The primary function of English spelling is to represent meaning. Structured Word Inquiry (SWI) is a means by which to study spelling. One can use SWI to investigate spelling by asking four questions:
- What does a word mean?
- How is the word built?
- What are morphological and etymological relatives of the word?
- What are the sounds that matter?
The questions are to be investigated in order.
Question 1: What does <broad> mean? <broad> means “wide.”
Question 2: How is <broad> built? <broad> consists of one free base: <broad>. <broad> is a lexical word.

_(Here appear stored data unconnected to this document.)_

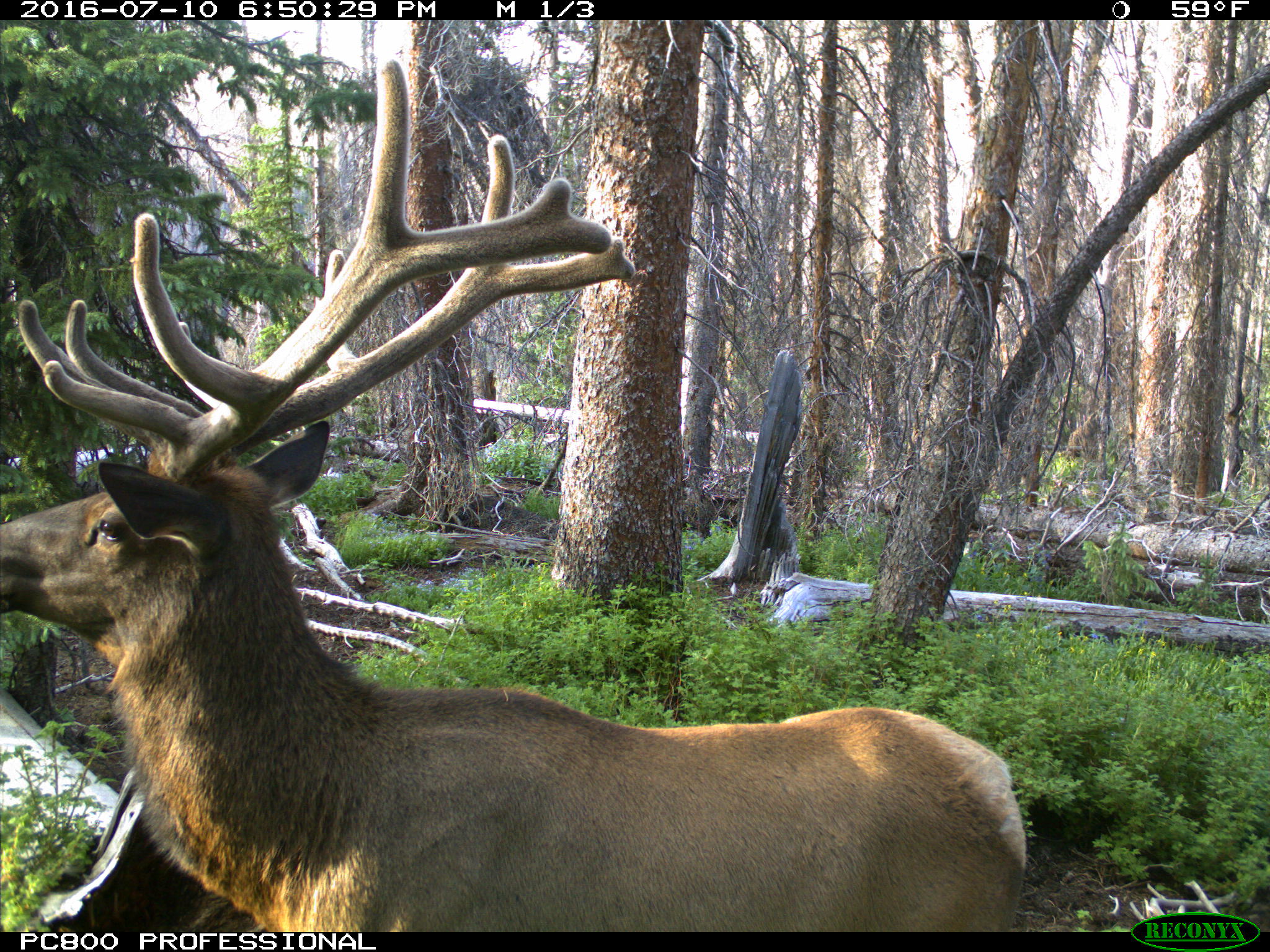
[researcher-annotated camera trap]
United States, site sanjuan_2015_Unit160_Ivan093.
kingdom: Animalia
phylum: Chordata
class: Mammalia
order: Artiodactyla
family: Cervidae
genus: Cervus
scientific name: Cervus elaphus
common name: red deer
Cervus elaphus (red deer).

Question 3: What are the relatives of <broad>? Modern <broad> comes from Old English <brad> meaning “wide, not narrow.” Some related words include <abroad>, <broadly>, <broaden>, and <broadness>. <broad> is also related to <breadth>, which means “wide range or extent, width.”
Question 4: What sounds matter? <broad> spells [bɹɔd] or [bɹɑd]. The graphemes are <b.r.oa.d>.

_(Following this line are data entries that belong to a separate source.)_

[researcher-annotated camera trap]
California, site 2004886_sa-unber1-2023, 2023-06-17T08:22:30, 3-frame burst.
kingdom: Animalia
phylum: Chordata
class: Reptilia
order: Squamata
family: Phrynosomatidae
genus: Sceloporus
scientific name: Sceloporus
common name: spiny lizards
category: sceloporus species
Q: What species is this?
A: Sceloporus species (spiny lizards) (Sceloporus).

But why does the <oa> spell [ɔ] or [ɑ] in <broad>. The graphemes <o> and <e> bear an etymological relationship as in <get> and <got> and <feet> and <foot>. The digraph <oa> also bears a relationship with <ea> as in <great> meaning “big” and <groat> meaning “a large coin.” The word <bred> is spelled with the grapheme <e> because of a relationship with the <ee> digraph in <breed>. In accordance with the homophone principle, English prefers to have different spellings for words that sound alike but have different meanings. The <e> in <bred> thus distinguishes the word from the <bread> in <breadth>. <board> is spelled with an <oa> to preserve the relationship with word <breadth>.

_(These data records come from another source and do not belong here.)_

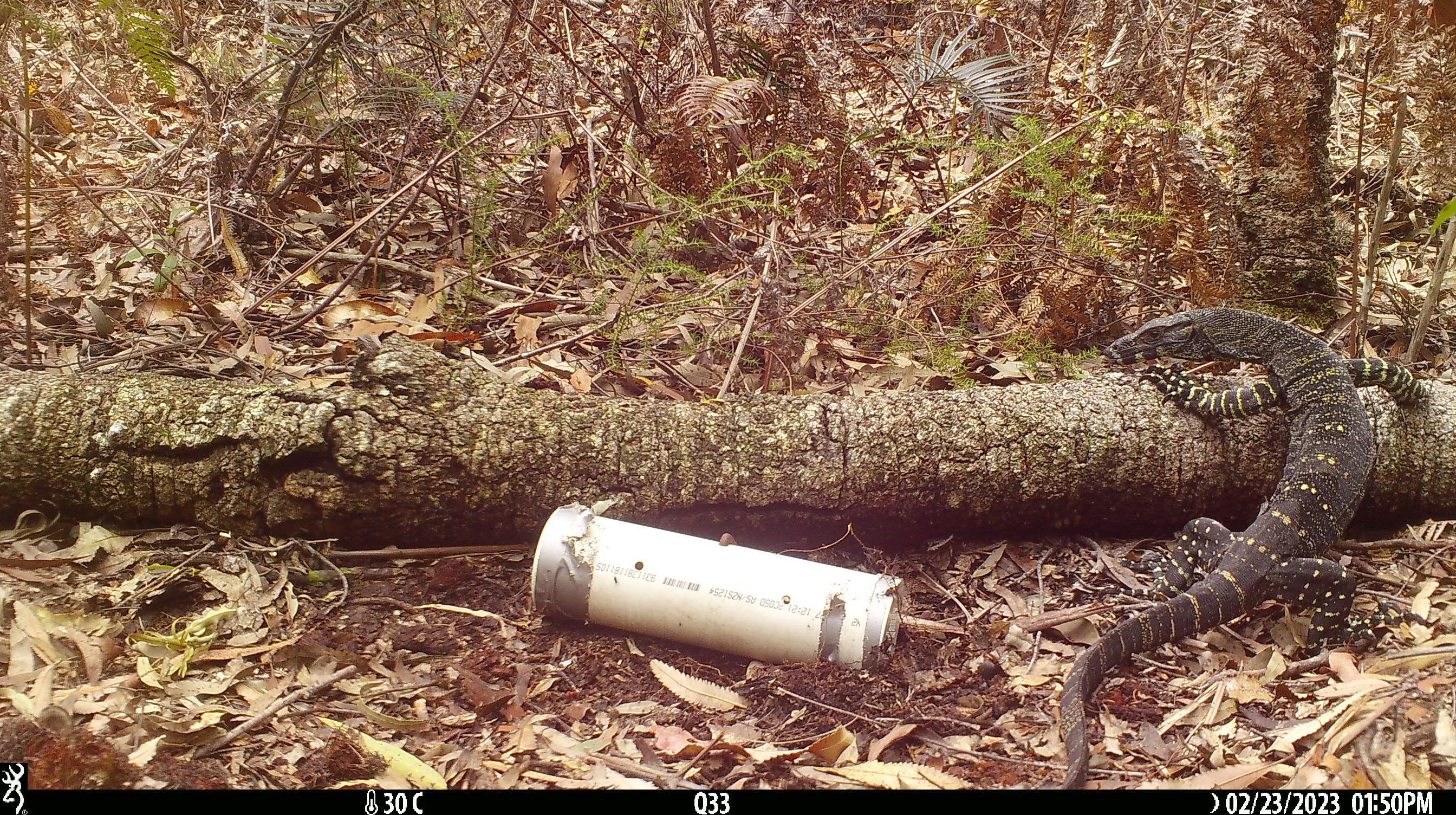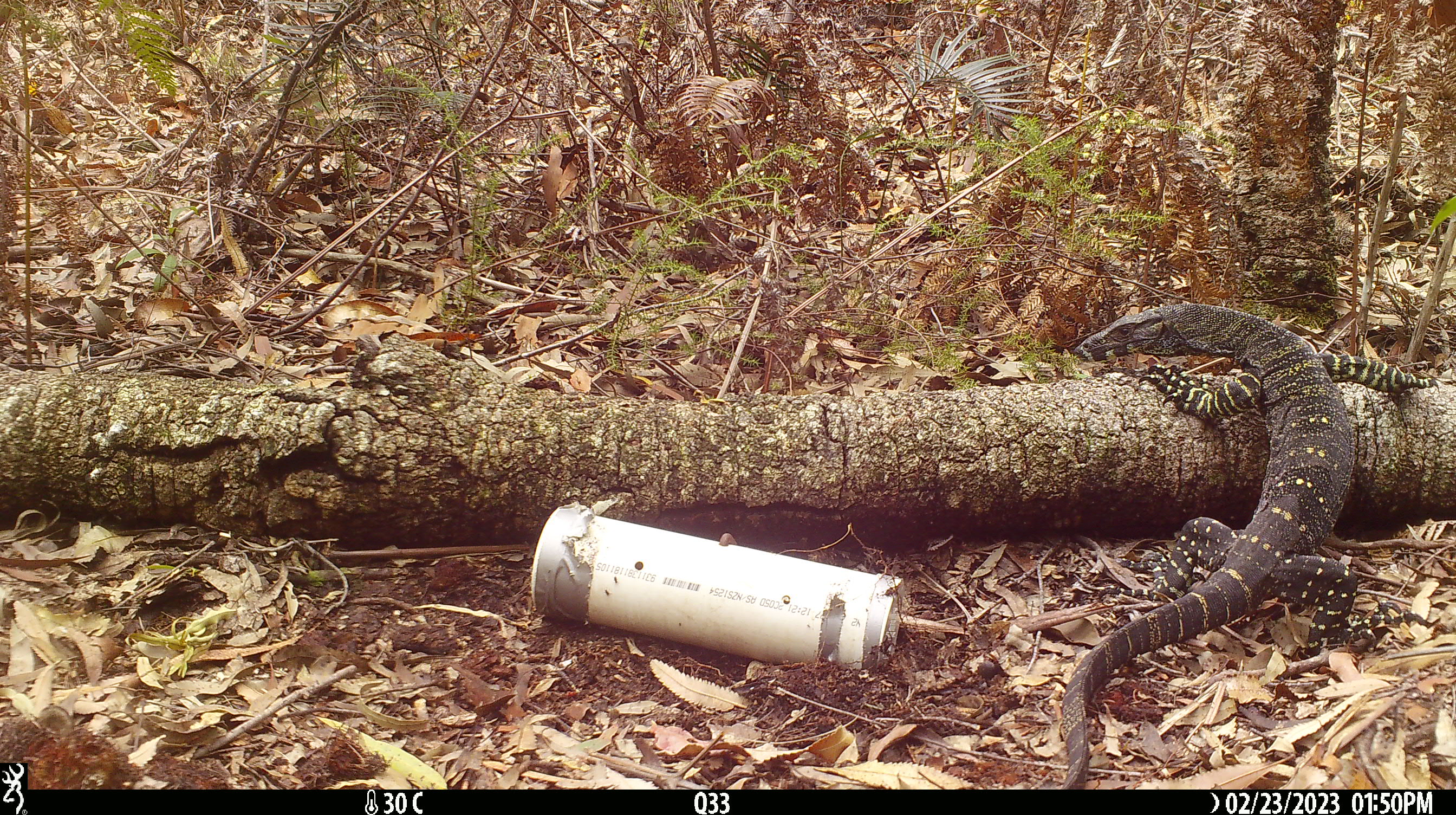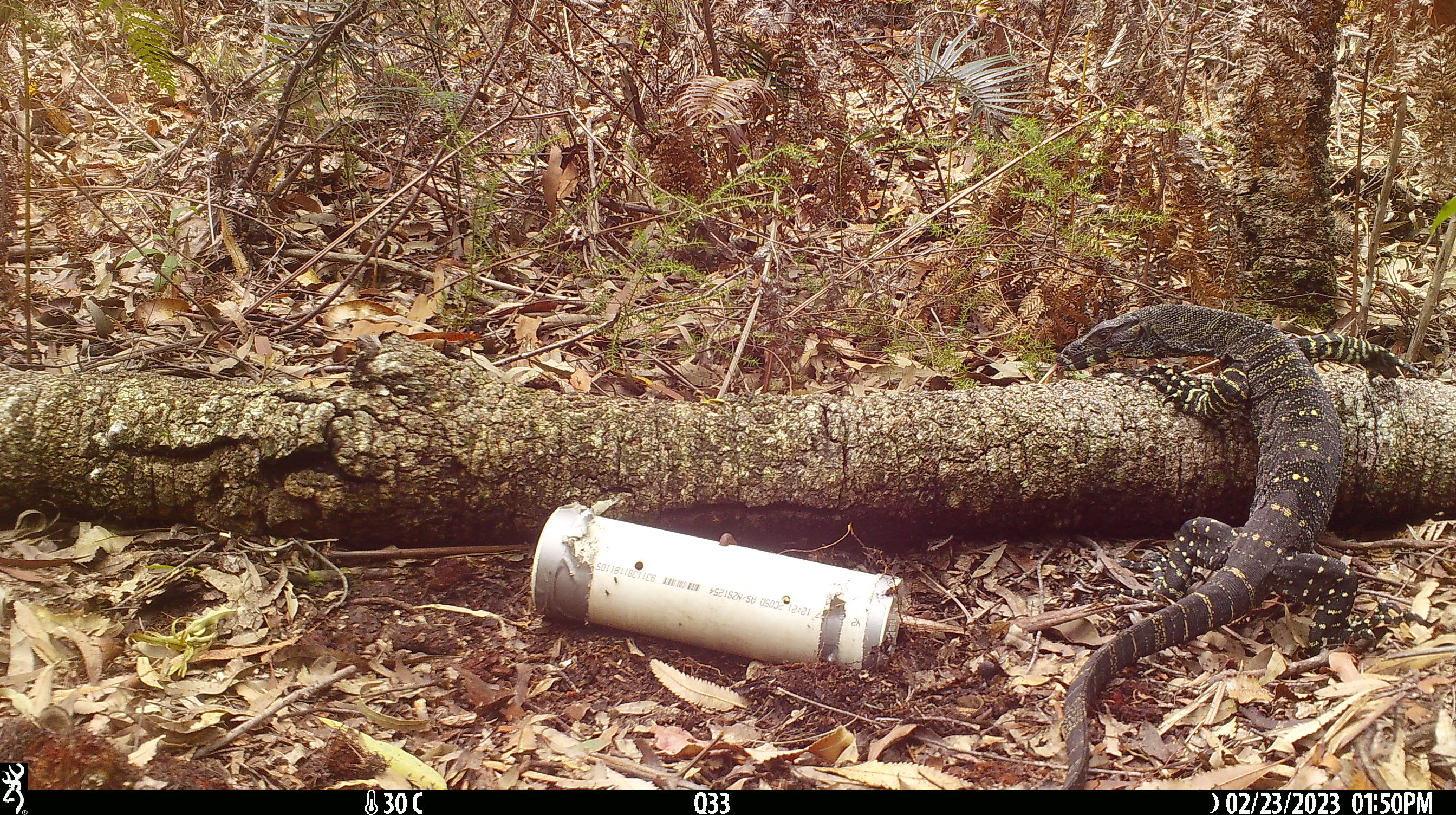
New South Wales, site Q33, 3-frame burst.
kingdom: Animalia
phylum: Chordata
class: Reptilia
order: Squamata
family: Varanidae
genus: Varanus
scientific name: Varanus varius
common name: lace monitor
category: goanna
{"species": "goanna (lace monitor) (Varanus varius)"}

The digraph <oa> usually spells the phone [oʊ] as in <oat>, <loaf>, <soak>, <toad>, and <float>. In the word <broad>, however, the <oa> spells [ɔ] or [ɑ] depending on your English. Just as <o> and <oo> are related to <e> and <ee>, <oa> is related to <ea>. The <oa> in <broad> thus preserves the relationship with the <ea> in <breadth>. Understanding the spelling of <broad> is possible only by considering the history and relatives of the word in addition to the sounds.